▶ _Passage shown_:
···

In particular, metadata 58 can help to stabilize the relationship between images and events for changing environments, or help the algorithm to be at least aware of the changes and provide some regularization parameter to improve the algorithm itself. This may for example be helpful when the ISP pipeline implemented in the processing assembly changes depending on the scene being captured, while the events data stream is constant.

In this way, an algorithm operated by a processing assembly 52 and which is optimized for a certain set of relationship gets more robust against changes. For example, the system architecture of Fig. 5 may result in performance improvement for certain tasks, e.g. deblurring, which takes in different RGB and event resolution.

Further, the system architecture of Fig. 5 may increase robustness of the ISP pipeline, or may provide added flexibility in handling multi-modal sensory data streams. Still further, current tasks can be solved with lower latency and lower computational effort.

As shown in Fig. 5 the additional metadata 58 can encompass different aspects and can have multiple sources. For example, the metadata may be obtained directly from the image sensor itself, and/or from the EVS, and/or from an additional sensor such as an Inertial Measurement Unit (IMU) of the camera, or the like.

The metadata 58 can take various forms, such as (but not limited to): APS pixel saturation, white balance value, tone reproduction gain, gamma gain, APS pixel noise sigma, APS pixel gain, APS exposure timestamps (possibly frame-wise, row-wise or pixel-wise), EVS contrast threshold value, EVS pixel location, IMU data, camera calibration, sensor temperature, etc.

Also, the metadata 58 can be passed or applied to in different locations: potential pre-processing of the camera data, the actual algorithm, potential post-processing after the algorithm.

Any end-user e.g. using a smartphone may for example profit from high performance in solving specific tasks that leverages event data (for example image deblurring). Still further, manufacturing and process control mechanism can be greatly improved while lowering energy and computational effort in conducting certain tasks (such as QR code reading).

In Fig. 5, camera 51 comprises a hybrid sensor for generating the image data 41 and the event data 42. It should however be noted that the embodiments may be applied both to sensors that include image and event sensors in the same module (hybrid sensors), or to multi-camera systems that comprise separate sensors of different type, such as an image sensor (APS-type) on the one hand, and an EVS sensor on the other hand.

Still further it should be noted that the additional sensors 56 in Fig. 5 are optional. Additional sensors may or may not be present in the camera, depending on what the metadata source is.

···

▶ _Supplied data_:
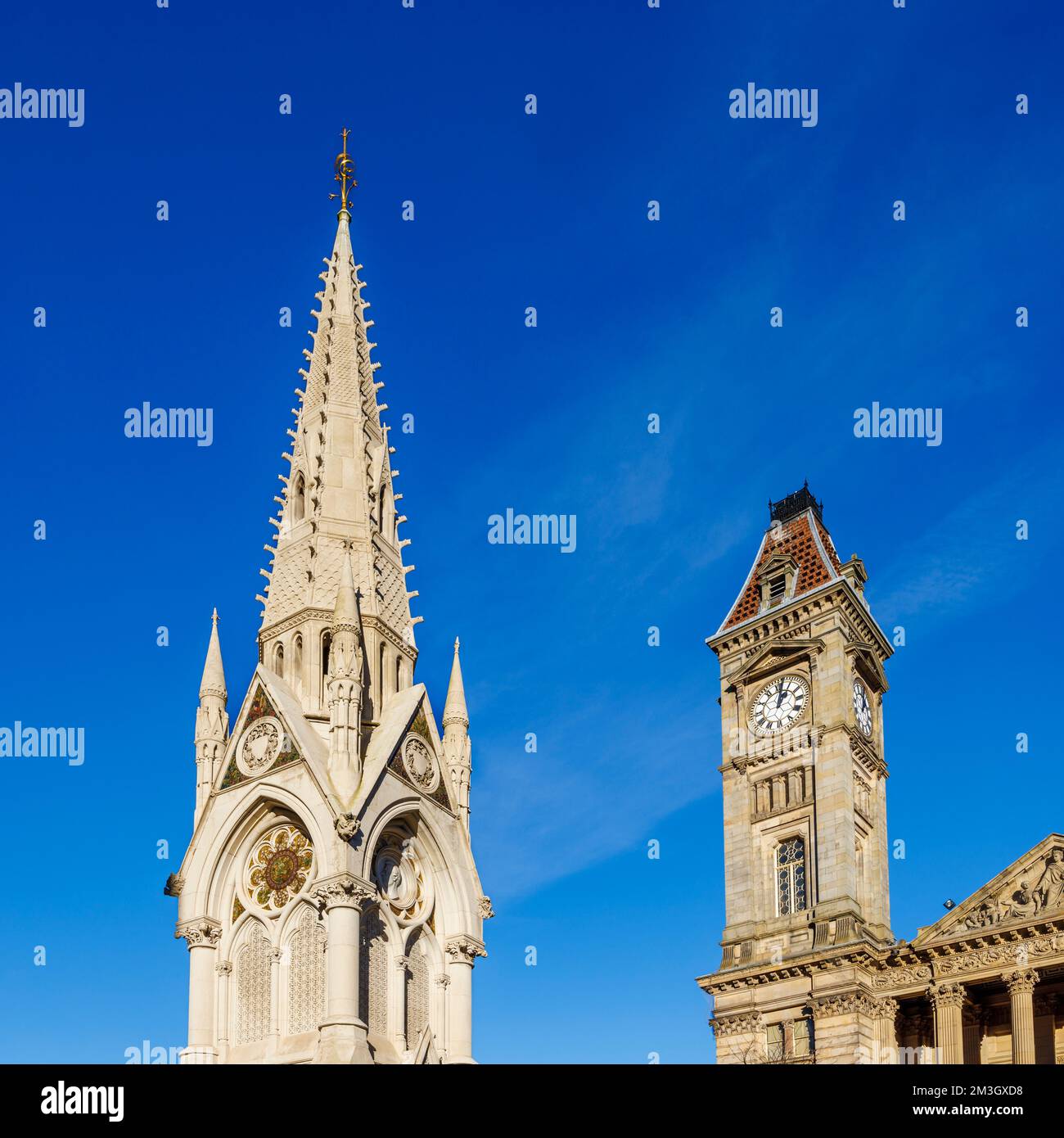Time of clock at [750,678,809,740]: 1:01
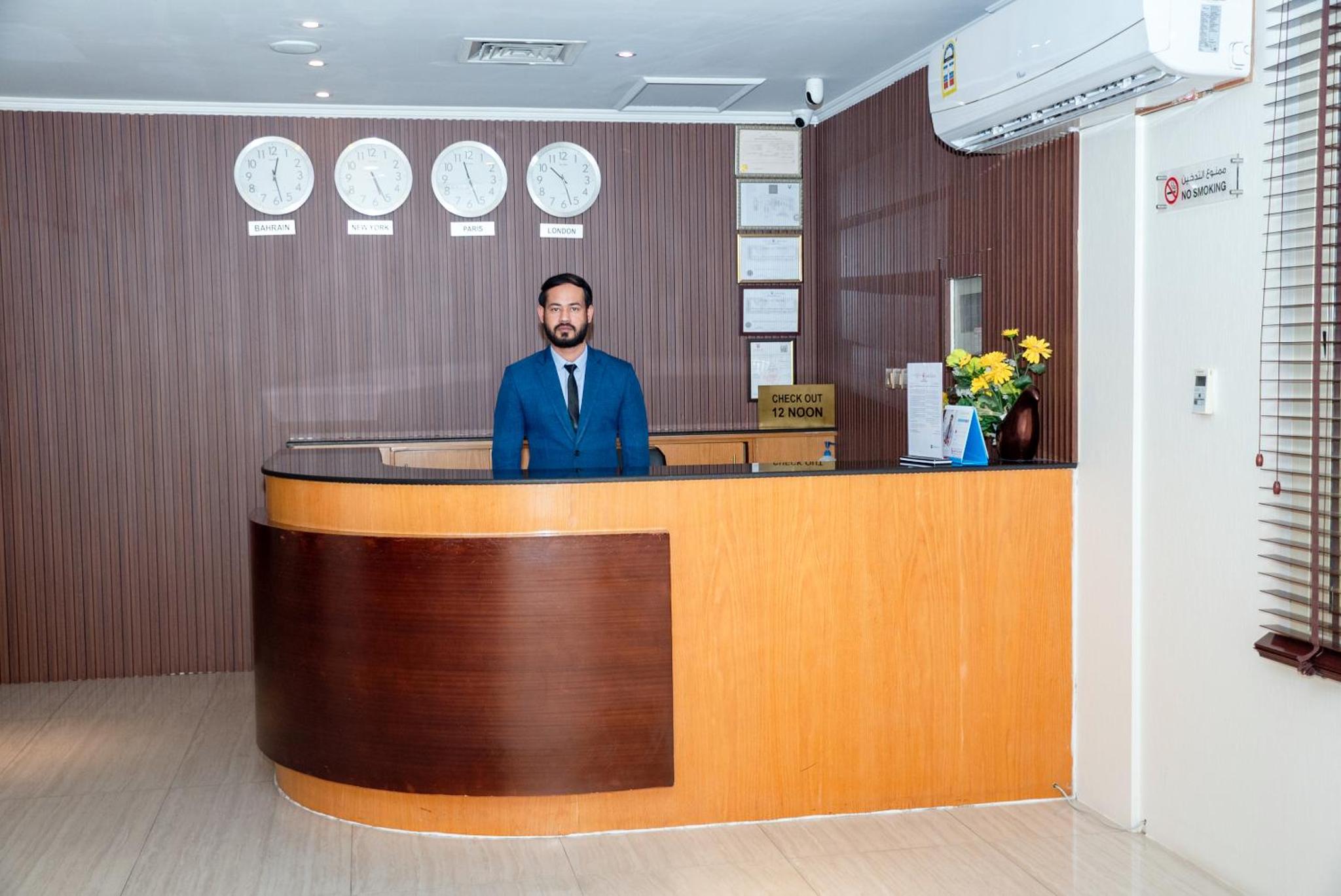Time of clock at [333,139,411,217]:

···

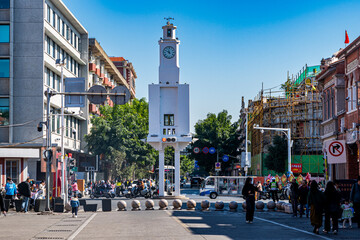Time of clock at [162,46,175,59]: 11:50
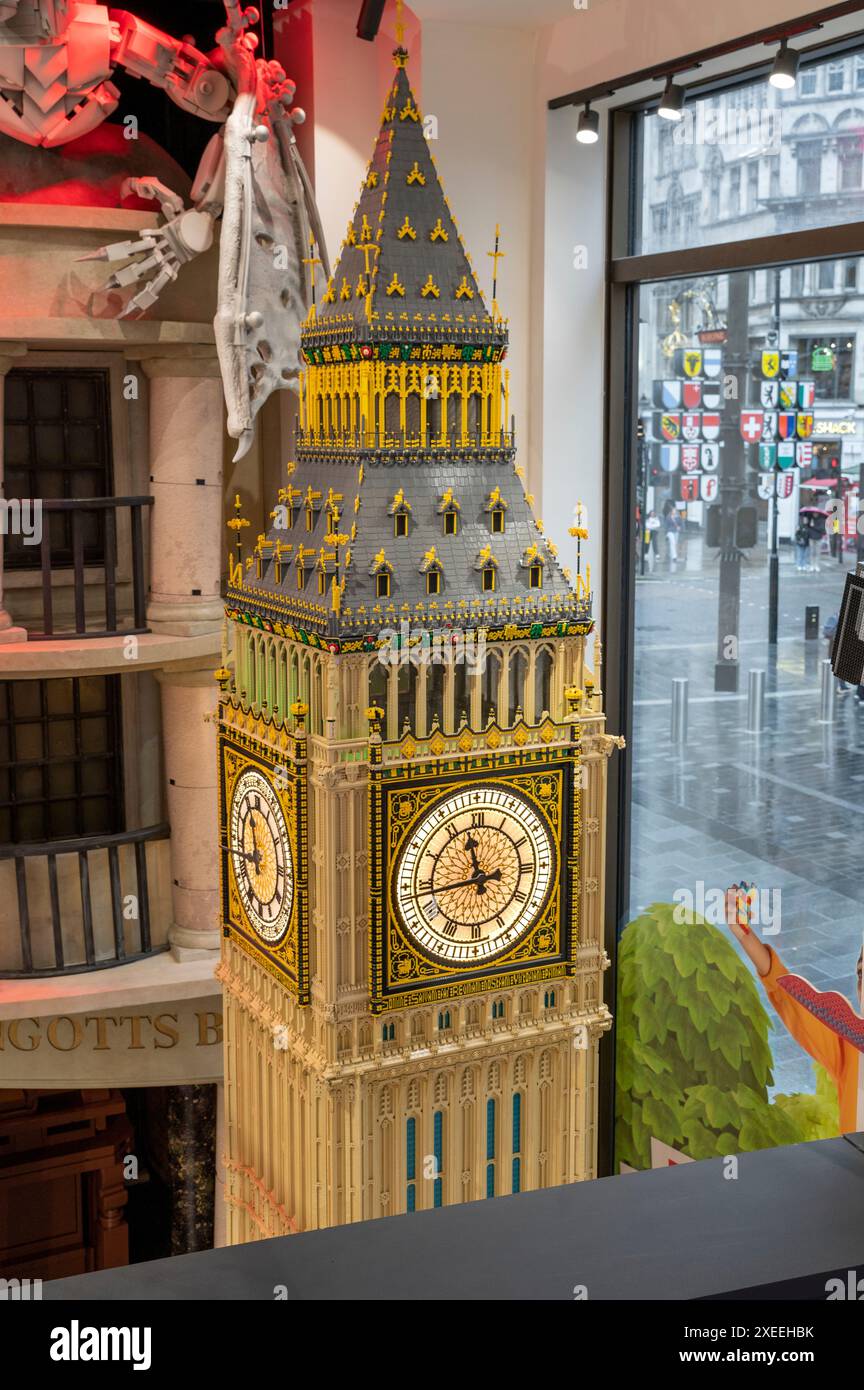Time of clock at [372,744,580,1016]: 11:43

···

▶ _Task prompt_:
In the passage on sensor metadata, at which three points can metadata 58 be passed or applied? The rows come from a separate source.

▶ _Response to this task_:
In potential pre-processing of the camera data, in the actual algorithm, and in potential post-processing after the algorithm.